Eine derartige extreme Gesundheitsgefahr hat der Antragsteller insbesondere nicht durch qualifizierte Atteste im Sinne des § 60a Abs. 2c AufenthG glaubhaft gemacht. Nach den vorliegenden Berichten des Krankenhauses St. Josef vom 17. Juli 2019 und vom 6. September 2019 sind die Operation (Diagnose: Narbenhernie bei Zustand nach offener Nabelheriotomie) und der postoperative Verlauf vielmehr komplikationslos und unproblematisch gewesen. Abgesehen von der Einnahme von Schmerzmitteln hat der Antragsteller selbst keinen weitergehenden Behandlungsbedarf vorgebracht. Im Übrigen ist der Antragsteller gehalten, im Bedarfsfall die Möglichkeiten des – zugegebenermaßen mangelhaften – nigerianischen Gesundheits- und Sozialsystems (vgl. BFA, Bundesamt für Fremdenwesen und Asyl der Republik Österreich, Länderinformationsblatt der Staatendokumentation Nigeria, Stand: 12.4.2019, S. 48 ff. u. 51 ff.; Auswärtiges Amt, Bericht über die asyl- und abschiebungsrelevante Lage in der Bundesrepublik Nigeria, Stand: Oktober 2018, vom 10.12.2018, S. 21 ff.) auszuschöpfen. Gegebenenfalls kann er auch auf private Hilfemöglichkeiten oder Hilfsorganisationen sowie auf Rückkehr- und Starthilfen sowie auf Reintegrationsprogramme zurückzugreifen, sodass er nicht völlig mittellos wäre und sich in Nigeria etwa auch Medikamente besorgen könnte. Abgesehen davon könnten dem Antragsteller bei Bedarf für eine Übergangszeit auch Medikamente mitgegeben werden.
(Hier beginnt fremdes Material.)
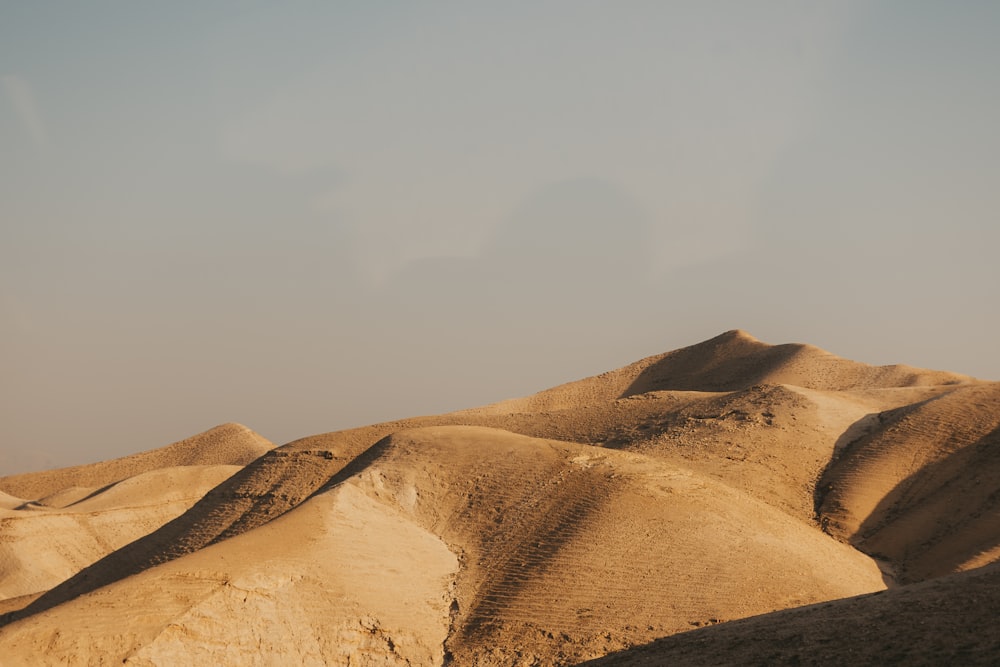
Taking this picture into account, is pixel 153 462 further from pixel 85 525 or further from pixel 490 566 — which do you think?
pixel 490 566

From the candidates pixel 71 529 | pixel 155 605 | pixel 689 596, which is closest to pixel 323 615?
pixel 155 605

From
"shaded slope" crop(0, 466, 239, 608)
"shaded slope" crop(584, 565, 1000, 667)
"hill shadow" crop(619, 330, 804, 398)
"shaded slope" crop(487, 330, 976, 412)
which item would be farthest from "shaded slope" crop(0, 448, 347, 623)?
"hill shadow" crop(619, 330, 804, 398)

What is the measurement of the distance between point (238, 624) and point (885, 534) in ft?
42.1

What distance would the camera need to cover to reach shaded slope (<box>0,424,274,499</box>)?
4509 centimetres

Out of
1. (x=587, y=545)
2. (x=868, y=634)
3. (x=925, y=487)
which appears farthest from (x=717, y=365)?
(x=868, y=634)

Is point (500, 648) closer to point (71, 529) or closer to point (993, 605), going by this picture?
point (993, 605)

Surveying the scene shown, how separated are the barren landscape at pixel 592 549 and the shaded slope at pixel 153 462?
72.4ft

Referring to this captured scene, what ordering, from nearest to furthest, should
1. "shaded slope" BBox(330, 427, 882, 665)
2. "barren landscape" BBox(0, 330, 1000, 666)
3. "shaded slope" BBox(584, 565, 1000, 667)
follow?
"shaded slope" BBox(584, 565, 1000, 667), "barren landscape" BBox(0, 330, 1000, 666), "shaded slope" BBox(330, 427, 882, 665)

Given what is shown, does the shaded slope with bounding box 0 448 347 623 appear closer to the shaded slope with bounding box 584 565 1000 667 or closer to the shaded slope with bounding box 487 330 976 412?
the shaded slope with bounding box 584 565 1000 667

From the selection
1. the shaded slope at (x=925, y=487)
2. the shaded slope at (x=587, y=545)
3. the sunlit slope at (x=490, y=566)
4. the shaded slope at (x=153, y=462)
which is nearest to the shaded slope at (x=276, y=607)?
the sunlit slope at (x=490, y=566)

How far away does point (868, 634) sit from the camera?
1052cm

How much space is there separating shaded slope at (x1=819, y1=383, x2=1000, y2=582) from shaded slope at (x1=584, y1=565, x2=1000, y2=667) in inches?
271

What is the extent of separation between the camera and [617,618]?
14125 mm

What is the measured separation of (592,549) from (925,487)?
9153 mm
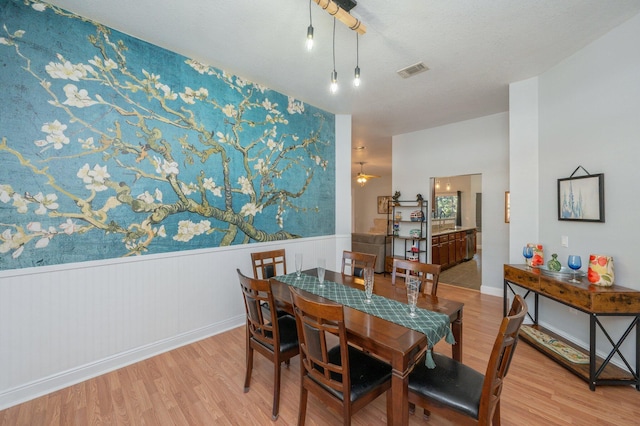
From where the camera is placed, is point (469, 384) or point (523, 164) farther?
point (523, 164)

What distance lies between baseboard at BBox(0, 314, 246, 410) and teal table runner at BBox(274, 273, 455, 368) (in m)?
1.32

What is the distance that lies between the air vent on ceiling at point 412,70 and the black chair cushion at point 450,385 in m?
2.90

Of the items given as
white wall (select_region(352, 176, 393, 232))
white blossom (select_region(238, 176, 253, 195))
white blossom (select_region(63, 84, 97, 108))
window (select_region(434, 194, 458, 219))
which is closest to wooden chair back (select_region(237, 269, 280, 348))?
white blossom (select_region(238, 176, 253, 195))

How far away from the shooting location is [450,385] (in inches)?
54.8

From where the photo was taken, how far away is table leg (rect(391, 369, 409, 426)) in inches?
51.4

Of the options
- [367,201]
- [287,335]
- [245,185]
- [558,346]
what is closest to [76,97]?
[245,185]

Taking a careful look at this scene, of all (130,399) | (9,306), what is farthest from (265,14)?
(130,399)

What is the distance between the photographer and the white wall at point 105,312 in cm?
197

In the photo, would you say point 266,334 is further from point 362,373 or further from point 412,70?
point 412,70

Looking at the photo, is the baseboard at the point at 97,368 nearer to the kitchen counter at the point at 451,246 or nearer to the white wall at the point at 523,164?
the white wall at the point at 523,164

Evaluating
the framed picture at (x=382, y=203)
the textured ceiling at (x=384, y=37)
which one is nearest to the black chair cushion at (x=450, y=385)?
the textured ceiling at (x=384, y=37)

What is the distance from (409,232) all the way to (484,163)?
75.8 inches

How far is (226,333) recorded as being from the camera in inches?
120

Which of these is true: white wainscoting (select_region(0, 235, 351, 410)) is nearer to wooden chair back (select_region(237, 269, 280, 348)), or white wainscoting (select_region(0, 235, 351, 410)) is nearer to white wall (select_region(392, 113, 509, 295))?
wooden chair back (select_region(237, 269, 280, 348))
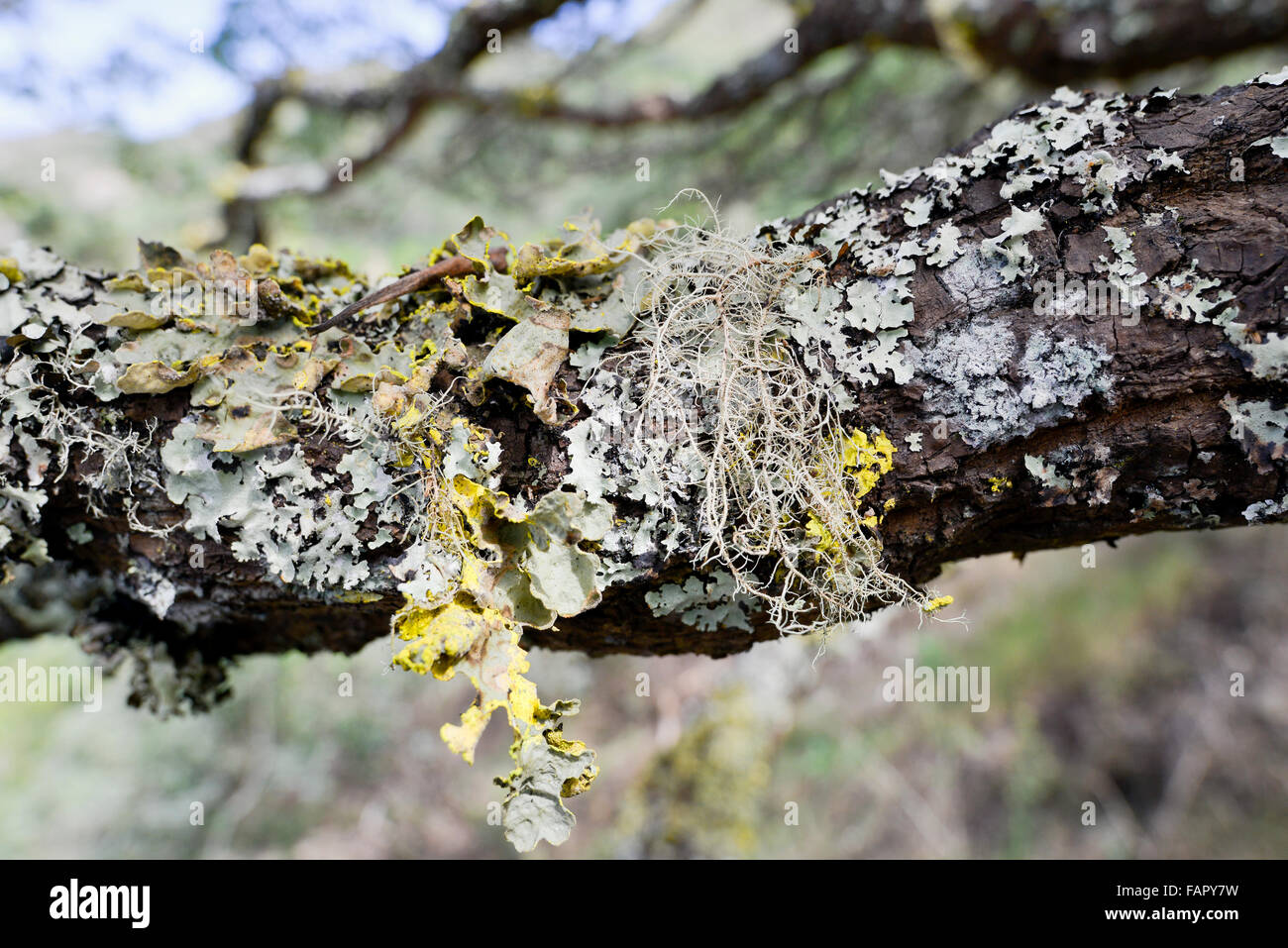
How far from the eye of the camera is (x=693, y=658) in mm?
3461

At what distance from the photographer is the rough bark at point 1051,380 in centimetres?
98

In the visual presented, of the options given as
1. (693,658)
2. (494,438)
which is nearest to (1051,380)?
(494,438)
Das Gericht verkennt nicht die mitunter schwierigen Lebensverhältnisse in Nigeria. Diese betreffen jedoch nigerianische Staatsangehörige in vergleichbarer Lage in gleicher Weise.
Schließlich ist die mit der Antragserwiderung vom 9. Januar 2020 erfolgte Änderung zum Beginn der Ausreisefrist, wonach der Antragsteller nunmehr aufgefordert wird, die Bundesrepublik Deutschland innerhalb einer Woche nach Bekanntgabe der Ablehnung des Antrags nach § 80 Abs. 5 VwGO zu verlassen, nicht zu beanstanden und verletzt den Antragsteller nicht in seinen Rechten, sondern erfolgt zu seinen Gunsten.
Der Antrag auf Anordnung der aufschiebenden Wirkung der Klage war daher abzulehnen.
Die Kostenentscheidung beruht auf § 154 Abs. 1 VwGO, § 83b AsylG.